Town of Greenwood v. Yoe

71 S.E. 238 | S.C. | 1911

May 11, 1911. The opinion of the Court was delivered by The Town of Greenwood instituted proceedings to condemn about seventy-one acres of land belonging to the defendant adjoining the water power station of plaintiff, outside its corporate limits, for the purpose of increasing and protecting the water supply of the town. The jury assessed the sum of seventy-one hundred and twenty-five dollars as damages, and the defendant appealed to the Circuit Court upon certain grounds. Judge Wilson, who was presiding, dismissed the appeal upon the ground that he was not satisfied with the reasonable sufficiency of the exceptions taken and did not consider that defendant had an inherent right to a trial by a jury in the Circuit Court. The exceptions herewith reported will show the grounds presented to the Circuit Court and sought to be renewed in this Court.

The power of cities and towns to condemn lands for water supply, including lands the drainage of which would contaminate the water supply, is conferred by section 2012, *29 vol. I, Code of Laws, amended March 2, 1909, 26 Stat., 42. The statute provides that the compensation is to be determined in the manner now provided by law for the condemnation of lands and rights of way of railroad corporations.

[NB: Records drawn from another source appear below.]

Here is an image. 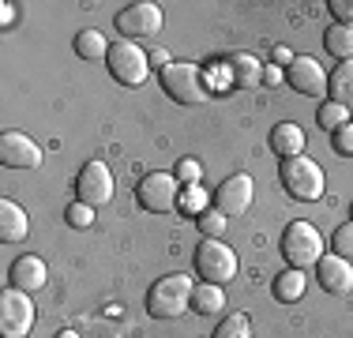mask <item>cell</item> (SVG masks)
I'll return each mask as SVG.
<instances>
[{
  "instance_id": "38",
  "label": "cell",
  "mask_w": 353,
  "mask_h": 338,
  "mask_svg": "<svg viewBox=\"0 0 353 338\" xmlns=\"http://www.w3.org/2000/svg\"><path fill=\"white\" fill-rule=\"evenodd\" d=\"M350 218H353V203H350Z\"/></svg>"
},
{
  "instance_id": "27",
  "label": "cell",
  "mask_w": 353,
  "mask_h": 338,
  "mask_svg": "<svg viewBox=\"0 0 353 338\" xmlns=\"http://www.w3.org/2000/svg\"><path fill=\"white\" fill-rule=\"evenodd\" d=\"M331 252H334V256H342V259H353V218H350V222H342L339 230H334V237H331Z\"/></svg>"
},
{
  "instance_id": "32",
  "label": "cell",
  "mask_w": 353,
  "mask_h": 338,
  "mask_svg": "<svg viewBox=\"0 0 353 338\" xmlns=\"http://www.w3.org/2000/svg\"><path fill=\"white\" fill-rule=\"evenodd\" d=\"M327 12H331L342 27H353V0H327Z\"/></svg>"
},
{
  "instance_id": "14",
  "label": "cell",
  "mask_w": 353,
  "mask_h": 338,
  "mask_svg": "<svg viewBox=\"0 0 353 338\" xmlns=\"http://www.w3.org/2000/svg\"><path fill=\"white\" fill-rule=\"evenodd\" d=\"M316 278L327 293H339L342 297V293L353 290V259H342V256H334V252H327L316 264Z\"/></svg>"
},
{
  "instance_id": "9",
  "label": "cell",
  "mask_w": 353,
  "mask_h": 338,
  "mask_svg": "<svg viewBox=\"0 0 353 338\" xmlns=\"http://www.w3.org/2000/svg\"><path fill=\"white\" fill-rule=\"evenodd\" d=\"M162 8L150 4V0H143V4H128L117 12V34H121V41H147V38H158V30H162Z\"/></svg>"
},
{
  "instance_id": "23",
  "label": "cell",
  "mask_w": 353,
  "mask_h": 338,
  "mask_svg": "<svg viewBox=\"0 0 353 338\" xmlns=\"http://www.w3.org/2000/svg\"><path fill=\"white\" fill-rule=\"evenodd\" d=\"M323 46H327V53H331V57H339V64L353 61V27L334 23V27L323 34Z\"/></svg>"
},
{
  "instance_id": "13",
  "label": "cell",
  "mask_w": 353,
  "mask_h": 338,
  "mask_svg": "<svg viewBox=\"0 0 353 338\" xmlns=\"http://www.w3.org/2000/svg\"><path fill=\"white\" fill-rule=\"evenodd\" d=\"M0 162L8 169H38L41 166V147L23 132H4L0 135Z\"/></svg>"
},
{
  "instance_id": "7",
  "label": "cell",
  "mask_w": 353,
  "mask_h": 338,
  "mask_svg": "<svg viewBox=\"0 0 353 338\" xmlns=\"http://www.w3.org/2000/svg\"><path fill=\"white\" fill-rule=\"evenodd\" d=\"M136 199L150 215H173L181 210V181L173 173H147L136 188Z\"/></svg>"
},
{
  "instance_id": "6",
  "label": "cell",
  "mask_w": 353,
  "mask_h": 338,
  "mask_svg": "<svg viewBox=\"0 0 353 338\" xmlns=\"http://www.w3.org/2000/svg\"><path fill=\"white\" fill-rule=\"evenodd\" d=\"M105 64H109V75L117 83H124V87H143L150 75V57L143 53V46H136V41H113Z\"/></svg>"
},
{
  "instance_id": "28",
  "label": "cell",
  "mask_w": 353,
  "mask_h": 338,
  "mask_svg": "<svg viewBox=\"0 0 353 338\" xmlns=\"http://www.w3.org/2000/svg\"><path fill=\"white\" fill-rule=\"evenodd\" d=\"M64 218H68V226L72 230H90L94 226V207H87V203H79L75 199L68 210H64Z\"/></svg>"
},
{
  "instance_id": "18",
  "label": "cell",
  "mask_w": 353,
  "mask_h": 338,
  "mask_svg": "<svg viewBox=\"0 0 353 338\" xmlns=\"http://www.w3.org/2000/svg\"><path fill=\"white\" fill-rule=\"evenodd\" d=\"M271 150L282 158H301L305 155V132H301V124L297 121H282V124H274L271 128Z\"/></svg>"
},
{
  "instance_id": "15",
  "label": "cell",
  "mask_w": 353,
  "mask_h": 338,
  "mask_svg": "<svg viewBox=\"0 0 353 338\" xmlns=\"http://www.w3.org/2000/svg\"><path fill=\"white\" fill-rule=\"evenodd\" d=\"M27 233H30L27 210H23L15 199H0V241L4 244H23Z\"/></svg>"
},
{
  "instance_id": "1",
  "label": "cell",
  "mask_w": 353,
  "mask_h": 338,
  "mask_svg": "<svg viewBox=\"0 0 353 338\" xmlns=\"http://www.w3.org/2000/svg\"><path fill=\"white\" fill-rule=\"evenodd\" d=\"M192 293H196V282L188 275H165L150 286L147 312L154 319H176L181 312L192 308Z\"/></svg>"
},
{
  "instance_id": "33",
  "label": "cell",
  "mask_w": 353,
  "mask_h": 338,
  "mask_svg": "<svg viewBox=\"0 0 353 338\" xmlns=\"http://www.w3.org/2000/svg\"><path fill=\"white\" fill-rule=\"evenodd\" d=\"M263 83H267V87H282V83H285V68L263 64Z\"/></svg>"
},
{
  "instance_id": "24",
  "label": "cell",
  "mask_w": 353,
  "mask_h": 338,
  "mask_svg": "<svg viewBox=\"0 0 353 338\" xmlns=\"http://www.w3.org/2000/svg\"><path fill=\"white\" fill-rule=\"evenodd\" d=\"M316 121L323 132H339L342 124H350V109L339 106V101H323V106L316 109Z\"/></svg>"
},
{
  "instance_id": "3",
  "label": "cell",
  "mask_w": 353,
  "mask_h": 338,
  "mask_svg": "<svg viewBox=\"0 0 353 338\" xmlns=\"http://www.w3.org/2000/svg\"><path fill=\"white\" fill-rule=\"evenodd\" d=\"M279 177H282V188L290 192L293 199H301V203H316V199H323V192H327V177H323V169H319L312 158H285L282 169H279Z\"/></svg>"
},
{
  "instance_id": "19",
  "label": "cell",
  "mask_w": 353,
  "mask_h": 338,
  "mask_svg": "<svg viewBox=\"0 0 353 338\" xmlns=\"http://www.w3.org/2000/svg\"><path fill=\"white\" fill-rule=\"evenodd\" d=\"M327 101H339V106L350 109L353 101V61H342L327 75Z\"/></svg>"
},
{
  "instance_id": "17",
  "label": "cell",
  "mask_w": 353,
  "mask_h": 338,
  "mask_svg": "<svg viewBox=\"0 0 353 338\" xmlns=\"http://www.w3.org/2000/svg\"><path fill=\"white\" fill-rule=\"evenodd\" d=\"M46 278H49L46 259H38V256H19L12 264V286H15V290H23V293L41 290V286H46Z\"/></svg>"
},
{
  "instance_id": "34",
  "label": "cell",
  "mask_w": 353,
  "mask_h": 338,
  "mask_svg": "<svg viewBox=\"0 0 353 338\" xmlns=\"http://www.w3.org/2000/svg\"><path fill=\"white\" fill-rule=\"evenodd\" d=\"M290 61H293V53L285 46H274V64L279 68H290Z\"/></svg>"
},
{
  "instance_id": "16",
  "label": "cell",
  "mask_w": 353,
  "mask_h": 338,
  "mask_svg": "<svg viewBox=\"0 0 353 338\" xmlns=\"http://www.w3.org/2000/svg\"><path fill=\"white\" fill-rule=\"evenodd\" d=\"M225 68H230L233 87H241V90H256L259 83H263V64L252 53H230L225 57Z\"/></svg>"
},
{
  "instance_id": "30",
  "label": "cell",
  "mask_w": 353,
  "mask_h": 338,
  "mask_svg": "<svg viewBox=\"0 0 353 338\" xmlns=\"http://www.w3.org/2000/svg\"><path fill=\"white\" fill-rule=\"evenodd\" d=\"M331 147L339 150L342 158H353V121L342 124L339 132H331Z\"/></svg>"
},
{
  "instance_id": "25",
  "label": "cell",
  "mask_w": 353,
  "mask_h": 338,
  "mask_svg": "<svg viewBox=\"0 0 353 338\" xmlns=\"http://www.w3.org/2000/svg\"><path fill=\"white\" fill-rule=\"evenodd\" d=\"M211 338H252V324L245 312H230V316L222 319V324L214 327Z\"/></svg>"
},
{
  "instance_id": "12",
  "label": "cell",
  "mask_w": 353,
  "mask_h": 338,
  "mask_svg": "<svg viewBox=\"0 0 353 338\" xmlns=\"http://www.w3.org/2000/svg\"><path fill=\"white\" fill-rule=\"evenodd\" d=\"M285 83L305 98H323L327 95V72L316 57H293L285 68Z\"/></svg>"
},
{
  "instance_id": "29",
  "label": "cell",
  "mask_w": 353,
  "mask_h": 338,
  "mask_svg": "<svg viewBox=\"0 0 353 338\" xmlns=\"http://www.w3.org/2000/svg\"><path fill=\"white\" fill-rule=\"evenodd\" d=\"M173 177L181 181V188H192V184H199V177H203V166H199L196 158H181L173 169Z\"/></svg>"
},
{
  "instance_id": "11",
  "label": "cell",
  "mask_w": 353,
  "mask_h": 338,
  "mask_svg": "<svg viewBox=\"0 0 353 338\" xmlns=\"http://www.w3.org/2000/svg\"><path fill=\"white\" fill-rule=\"evenodd\" d=\"M252 196H256V184H252V177H248V173H233V177H225V181L218 184L214 207L222 210L225 218H241V215H248Z\"/></svg>"
},
{
  "instance_id": "37",
  "label": "cell",
  "mask_w": 353,
  "mask_h": 338,
  "mask_svg": "<svg viewBox=\"0 0 353 338\" xmlns=\"http://www.w3.org/2000/svg\"><path fill=\"white\" fill-rule=\"evenodd\" d=\"M53 338H79L75 331H61V335H53Z\"/></svg>"
},
{
  "instance_id": "31",
  "label": "cell",
  "mask_w": 353,
  "mask_h": 338,
  "mask_svg": "<svg viewBox=\"0 0 353 338\" xmlns=\"http://www.w3.org/2000/svg\"><path fill=\"white\" fill-rule=\"evenodd\" d=\"M181 210H188V215H196V218L207 210V196L199 192V184H192V188L181 196Z\"/></svg>"
},
{
  "instance_id": "10",
  "label": "cell",
  "mask_w": 353,
  "mask_h": 338,
  "mask_svg": "<svg viewBox=\"0 0 353 338\" xmlns=\"http://www.w3.org/2000/svg\"><path fill=\"white\" fill-rule=\"evenodd\" d=\"M75 192H79V203H87V207H105V203H113V173H109V166L105 162H87L79 169Z\"/></svg>"
},
{
  "instance_id": "22",
  "label": "cell",
  "mask_w": 353,
  "mask_h": 338,
  "mask_svg": "<svg viewBox=\"0 0 353 338\" xmlns=\"http://www.w3.org/2000/svg\"><path fill=\"white\" fill-rule=\"evenodd\" d=\"M109 41L102 30H79L75 34V53L83 57V61H102V57H109Z\"/></svg>"
},
{
  "instance_id": "26",
  "label": "cell",
  "mask_w": 353,
  "mask_h": 338,
  "mask_svg": "<svg viewBox=\"0 0 353 338\" xmlns=\"http://www.w3.org/2000/svg\"><path fill=\"white\" fill-rule=\"evenodd\" d=\"M196 226H199V233H203V237H211V241H222V233H225V226H230V218H225L218 207H207L203 215L196 218Z\"/></svg>"
},
{
  "instance_id": "4",
  "label": "cell",
  "mask_w": 353,
  "mask_h": 338,
  "mask_svg": "<svg viewBox=\"0 0 353 338\" xmlns=\"http://www.w3.org/2000/svg\"><path fill=\"white\" fill-rule=\"evenodd\" d=\"M282 256H285V264L297 267V270L316 267L319 259L327 256V252H323V237H319V230H316V226H308V222H290V226H285V233H282Z\"/></svg>"
},
{
  "instance_id": "5",
  "label": "cell",
  "mask_w": 353,
  "mask_h": 338,
  "mask_svg": "<svg viewBox=\"0 0 353 338\" xmlns=\"http://www.w3.org/2000/svg\"><path fill=\"white\" fill-rule=\"evenodd\" d=\"M196 275L211 286H225L237 278V252L222 241L203 237V244L196 248Z\"/></svg>"
},
{
  "instance_id": "35",
  "label": "cell",
  "mask_w": 353,
  "mask_h": 338,
  "mask_svg": "<svg viewBox=\"0 0 353 338\" xmlns=\"http://www.w3.org/2000/svg\"><path fill=\"white\" fill-rule=\"evenodd\" d=\"M0 8H4V30H8V27L15 23V4H12V0H4Z\"/></svg>"
},
{
  "instance_id": "2",
  "label": "cell",
  "mask_w": 353,
  "mask_h": 338,
  "mask_svg": "<svg viewBox=\"0 0 353 338\" xmlns=\"http://www.w3.org/2000/svg\"><path fill=\"white\" fill-rule=\"evenodd\" d=\"M158 79H162V90L170 95L173 101H181V106H203L207 98V79L203 72H199V64L192 61H170L158 72Z\"/></svg>"
},
{
  "instance_id": "36",
  "label": "cell",
  "mask_w": 353,
  "mask_h": 338,
  "mask_svg": "<svg viewBox=\"0 0 353 338\" xmlns=\"http://www.w3.org/2000/svg\"><path fill=\"white\" fill-rule=\"evenodd\" d=\"M147 57H150V64H158V72H162V68L170 64V57H165L162 49H154V53H147Z\"/></svg>"
},
{
  "instance_id": "8",
  "label": "cell",
  "mask_w": 353,
  "mask_h": 338,
  "mask_svg": "<svg viewBox=\"0 0 353 338\" xmlns=\"http://www.w3.org/2000/svg\"><path fill=\"white\" fill-rule=\"evenodd\" d=\"M34 319H38V312L23 290L8 286L0 293V338H27L34 331Z\"/></svg>"
},
{
  "instance_id": "21",
  "label": "cell",
  "mask_w": 353,
  "mask_h": 338,
  "mask_svg": "<svg viewBox=\"0 0 353 338\" xmlns=\"http://www.w3.org/2000/svg\"><path fill=\"white\" fill-rule=\"evenodd\" d=\"M225 308V293L222 286H211V282H199L196 293H192V312H199V316H214V312Z\"/></svg>"
},
{
  "instance_id": "20",
  "label": "cell",
  "mask_w": 353,
  "mask_h": 338,
  "mask_svg": "<svg viewBox=\"0 0 353 338\" xmlns=\"http://www.w3.org/2000/svg\"><path fill=\"white\" fill-rule=\"evenodd\" d=\"M305 270H297V267H290V270H282L279 278H274V297H279L282 304H293V301H301L305 297Z\"/></svg>"
}]
</instances>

It has been determined by many decisions following RailroadCo. v. Riddlehuber, 38 S.C. 308, 17 S.E. 24, that the condemnation statutes provide no machinery for determining the right to institute such proceedings and that the only matter to be determined thereby is the amount of the compensation. Questions as to the constitutionality of the statute, the power of the Town of Greenwood to condemn lands for water supply within or without its corporate limits, the jurisdiction of Judge Aldrich to grant the order directing the clerk to empanel a jury in condemnation, the necessity requiring condemnation of the land desired, all relate to the right to condemn, and were not proper to be considered in these proceedings. If defendant desired to make questions of this character she should have instituted proceedings before the verdict in condemnation to test the right to condemn and to enjoin the condemnation proceedings, as was done in the case of Riley v. Union Station,71 S.C. 457, 51 S.E. 485, and other cases.

The exception that the verdict was far too small in amount cannot avail in this Court. The appellant was not entitled to a trial de novo in the Court of Common Pleas unless that Court was satisfied of the reasonable sufficiency of the grounds, and the determination of the Circuit Court that it has or has not been so satisfied will not ordinarily be reviewed. Chesterfield K.R.R. Co. v.Johnson, 58 S.C. 561, 36 S.E. 919; Southern Power Co. v.Williams, 85 S.C. 172, 67 S.E. 136.

There is nothing to show abuse of discretion. The verdict was not so inadequate as to suggest that it was the result of caprice, partiality or corrupt motive; on the contrary there was much testimony in support of the verdict as a *30 fair one. The introduction in evidence of the contract between B.F. Yoe and the Town of Greenwood for the three acres adjoining the land sought to be condemned was not regarded by the Circuit Court as sufficient to warrant a trialde novo, and we see no reason to justify our interference on that ground. The contract was not wholly irrelevant to the issue of value, and could not have prejudicially affected the result against appellant.

In determining the sufficiency of the grounds on appeal in condemnation proceedings to warrant a trial de novo, it is of course proper for the Circuit Court to consider the record in connection with the grounds of appeal.

The judgment of the Circuit Court is affirmed.